Oct. 14, 1973: Chelsea firemen fight the blaze at some junk shop businesses on Second Avenue. The fire devastated 18 city blocks and destroyed an estimated 303 buildings leaving more than 600 people unemployed.
Oct. 14, 1973: John White, district fire chief of Boston, got his eye treated as other firefighters lined up for aid. More than 2,000 firefighters from 85 communities converged on Chelsea to battle the fire.
Oct. 14, 1973: The American Red Cross with volunteers from as far as Nashua, N.H. established headquarters at the Chelsea National Guard Armory to feed the homeless and the hundreds of firefighters, to offer medical care to the elderly, and to register displaced victims. By midnight 150 had settled in. Their homes were destroyed and they, unlike others, had no place else to go.

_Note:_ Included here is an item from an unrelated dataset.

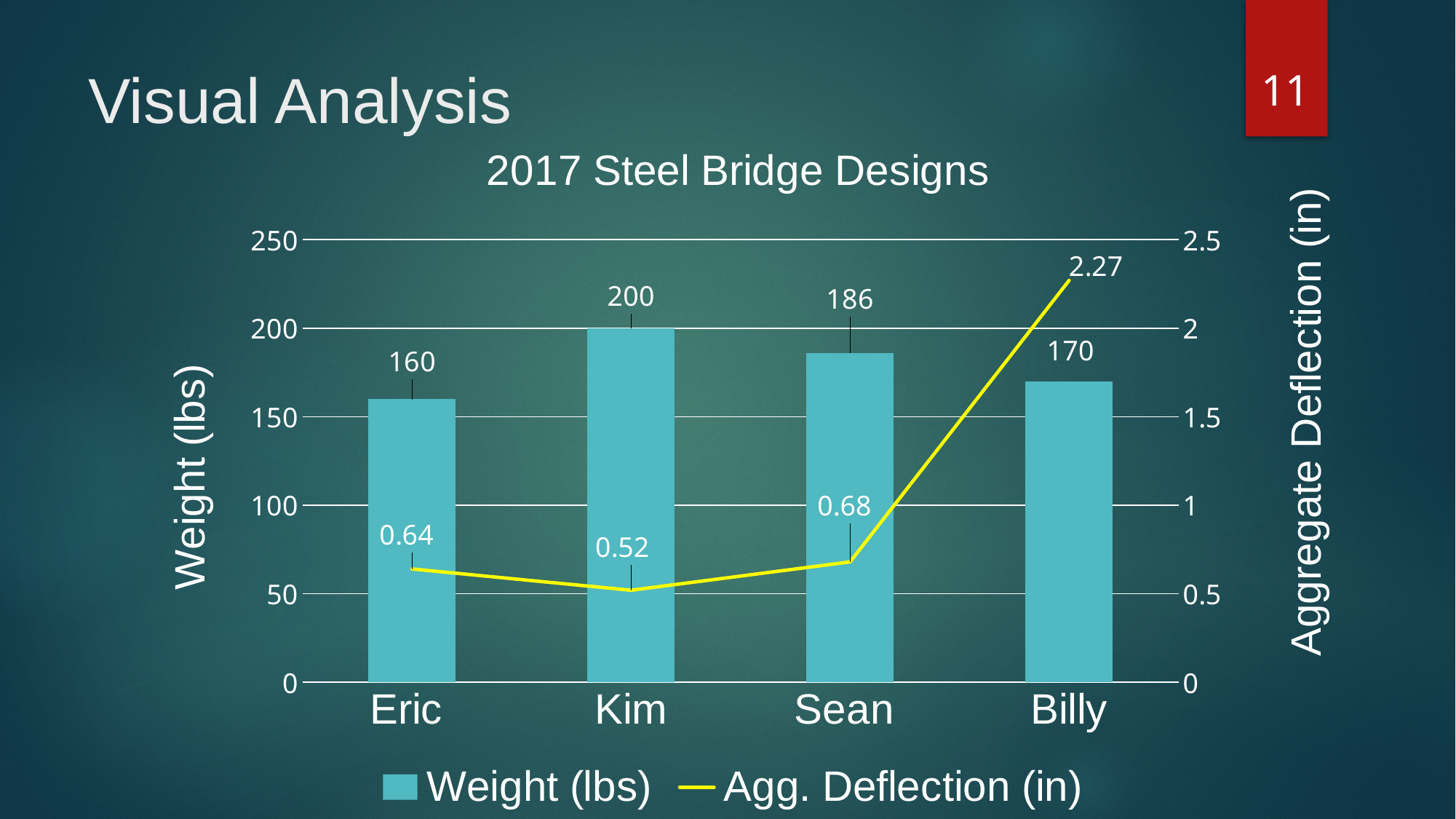
What is the difference in Weight (lbs) between Kim and Eric? 40 What is the title of the chart? 2017 Steel Bridge Designs Which design has the lowest Agg. Deflection (in)? Kim What kind of chart is used for the Weight (lbs) series? Bar chart What is the Agg. Deflection (in) for Billy? 2.27 What is the Weight (lbs) for Sean? 186 How many series does the legend list? 2 How many designs are shown on the x axis? 4 What is the label of the right-hand vertical axis? Aggregate Deflection (in) Which design has the highest Weight (lbs)? Kim Which has a larger Agg. Deflection (in), Eric or Sean? Sean What is the Weight (lbs) for Kim? 200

Oct. 15, 1973: Smoke still rose from buildings that burned in the wind-swept fire that leveled 18 city blocks and destroyed an area 1 mile long and a half-mile wide in this historic port city.
Oct. 15, 1973: The day-after picture of the Great Chelsea Fire of 1973 showed the total devastation caused by the fire. The fire area was almost entirely within the perimeters of two urban renewal projects - a planned $14.6 million industrial park and a proposed $2.3 million residential project.

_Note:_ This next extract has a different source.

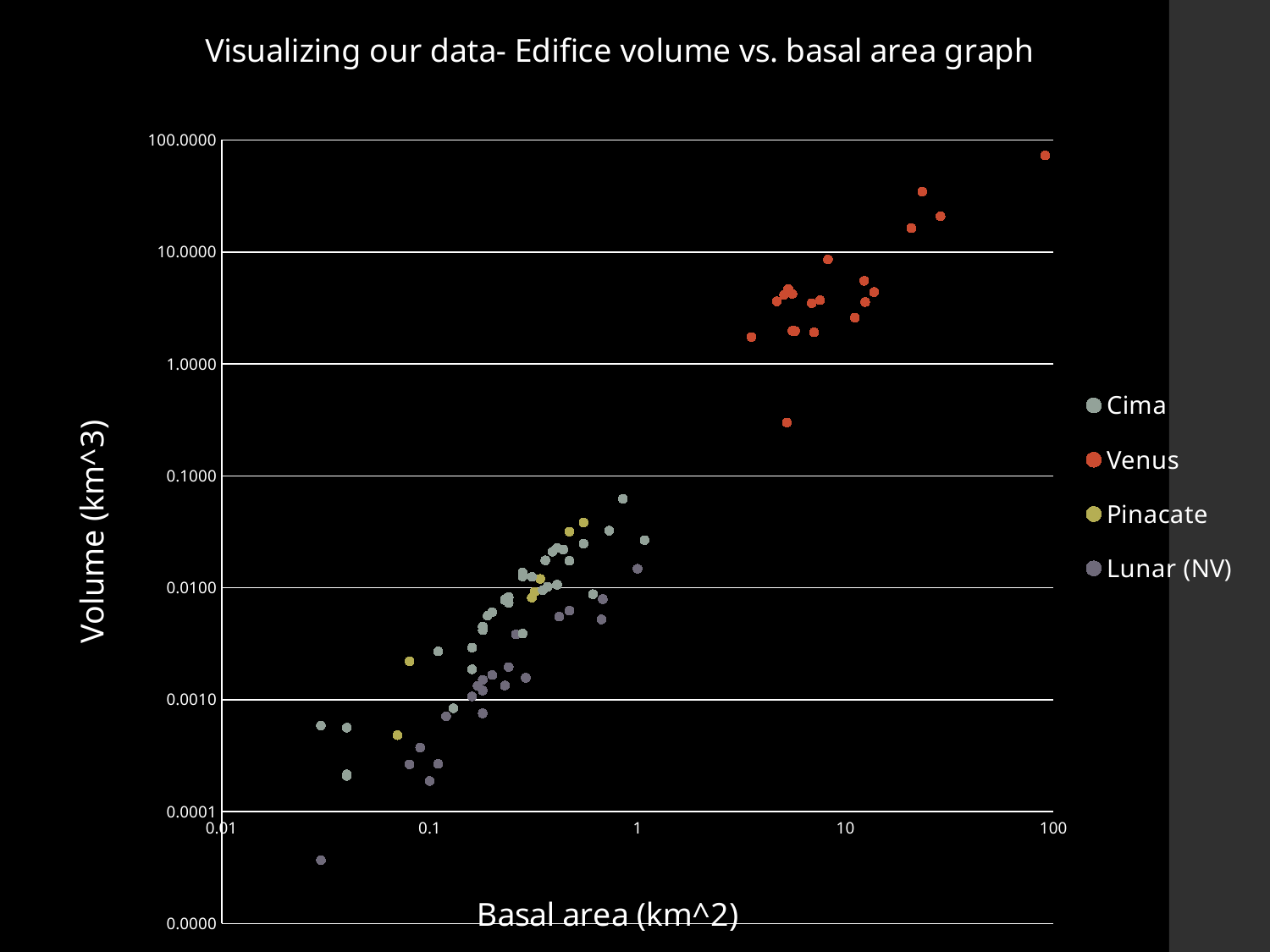
What kind of chart is shown on the slide? scatter chart Is the volume of the highest Cima point greater or less than 0.1? less Which series has larger volumes overall, Venus or Cima? Venus Is the volume of the highest Venus point greater or less than 10? greater What is the title of the chart? Visualizing our data- Edifice volume vs. basal area graph Which series has larger basal areas overall, Venus or Pinacate? Venus What is the label of the vertical axis? Volume (km^3) How many series does the legend list? 4 Is the basal area of the largest Venus point greater or less than 10? greater As basal area increases along the x axis, does volume generally rise or fall? rise Which series contains the point with the lowest volume? Lunar (NV) Which series contains the point with the highest volume? Venus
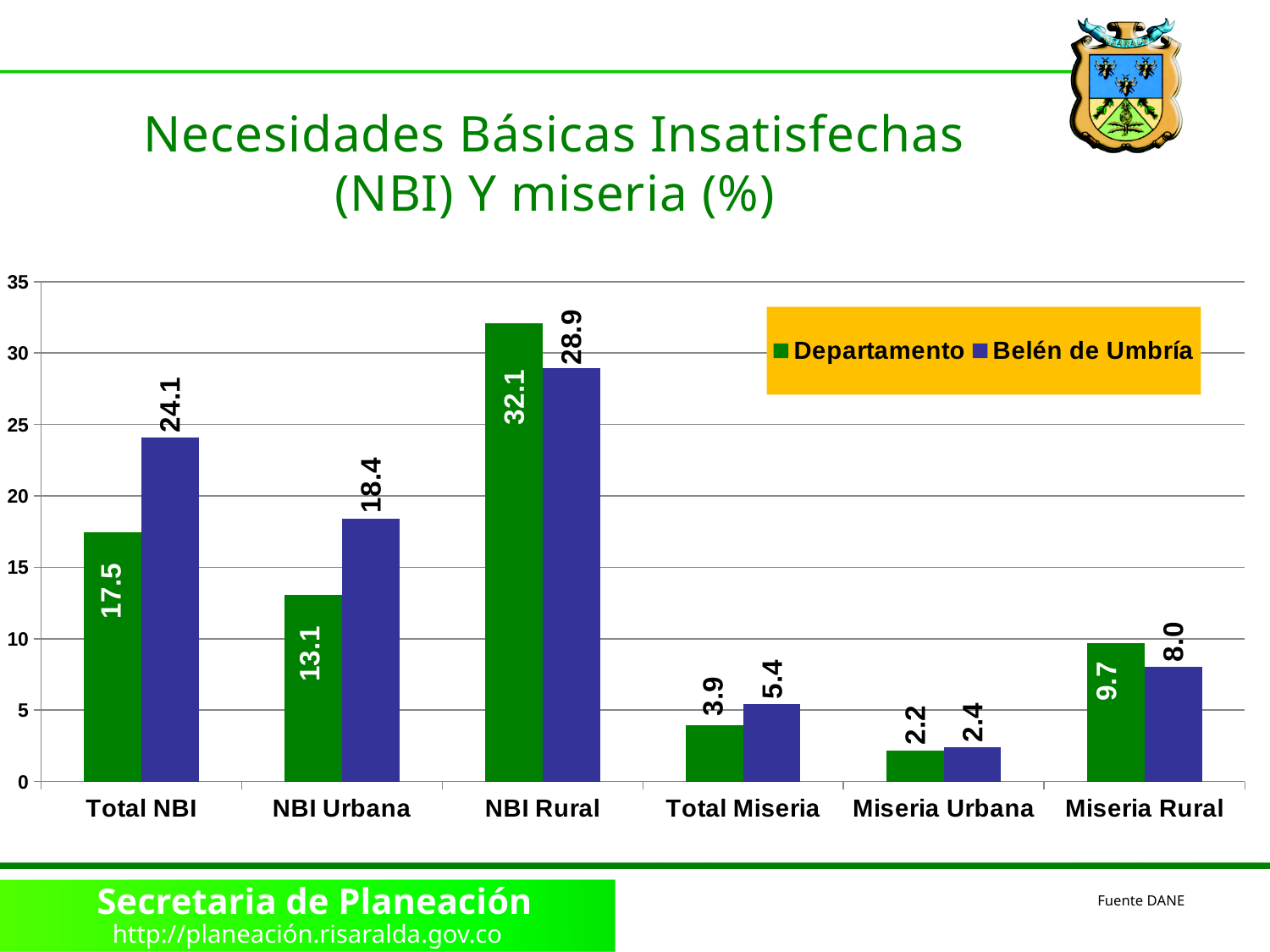
What is the Departamento value for Total NBI? 17.5 What is the difference between the Belén de Umbría and Departamento values for Total NBI? 6.6 For NBI Rural, which series has the larger value, Departamento or Belén de Umbría? Departamento What is the Belén de Umbría value for Miseria Urbana? 2.4 Which category has the lowest Belén de Umbría value? Miseria Urbana What kind of chart is shown on the slide? Bar chart For Miseria Rural, which series has the larger value, Departamento or Belén de Umbría? Departamento How many series does the legend list? 2 What is the Belén de Umbría value for NBI Rural? 28.9 Which category has the highest Departamento value? NBI Rural What colour are the Belén de Umbría bars? Blue How many categories are shown on the x axis? 6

Oct. 15, 1973: Skeletons of buildings remained standing in Chelsea as National Guardsmen patrolled the area to prevent looting.
Oct. 15, 1973: Mrs. William Meuse and her son Jim were burned out of their 125 Spruce St. home. They talked with with Philip Spelman, the mayor of Chelsea.
Oct. 15, 1973: John Adams, 14, looked at the remains of his Vale Street home. Fire also swept the family's repair shop which was located next door.